One of the most exciting financial milestones in many lives is the first job. Whether it’s your very first job working part-time while a high school student, or your first job after graduating from college, you need to make the most of it.
Starting out right is vital if you want financial freedom later. So, here are a few things to do once you land your first job:
Quick Navigation
1. Create a Plan for Your Money
It’s vital that you create a plan for your money. Think about your priorities, and put together a spending plan or budget that reflects your most important goals. Make sure you plan to give to church and/or charity, save for the future, and create a plan that allows you to live within your means. Track your spending, and do your best to adjust your habits to your income. Make it a point to save up for purchases, and create a plan that helps you avoid debt.

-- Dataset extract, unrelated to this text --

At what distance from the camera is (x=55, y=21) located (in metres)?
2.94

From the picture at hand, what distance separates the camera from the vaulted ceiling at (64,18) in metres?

Whether you are in high school, or fresh out of college, a plan for your money will help you better reach your financial goals.
2. Open a Retirement Account
One of the most important things you can do for your future is to open a retirement account. Start investing in your future now. You can arrange to have a portion of your paycheck automatically deposited into a retirement account in many cases. Even if you can’t have it deducted from your paycheck, you can set up an automatic transfer so that money moves from your checking account into your retirement account on a specified date.
Even if your job doesn’t offer the ability to contribute to a retirement account, you can still open an IRA (or a Roth IRA). Even a high school student can contribute part of his or her earned income to an IRA. The earlier you start, the better.
3. Start Building Good Credit
You also want to start building a good credit history, now that you have income. If you are starting your first job after college, you might already have a student credit card. Use your card regularly — and pay it off. Get a small loan from your bank. Make sure all of your obligations and bills are paid on time and in full. Responsible use of credit now will help you in the future, resulting in lower interest rates on home and car loans, and even in lower insurance premiums, saving you thousands of dollars over your lifetime.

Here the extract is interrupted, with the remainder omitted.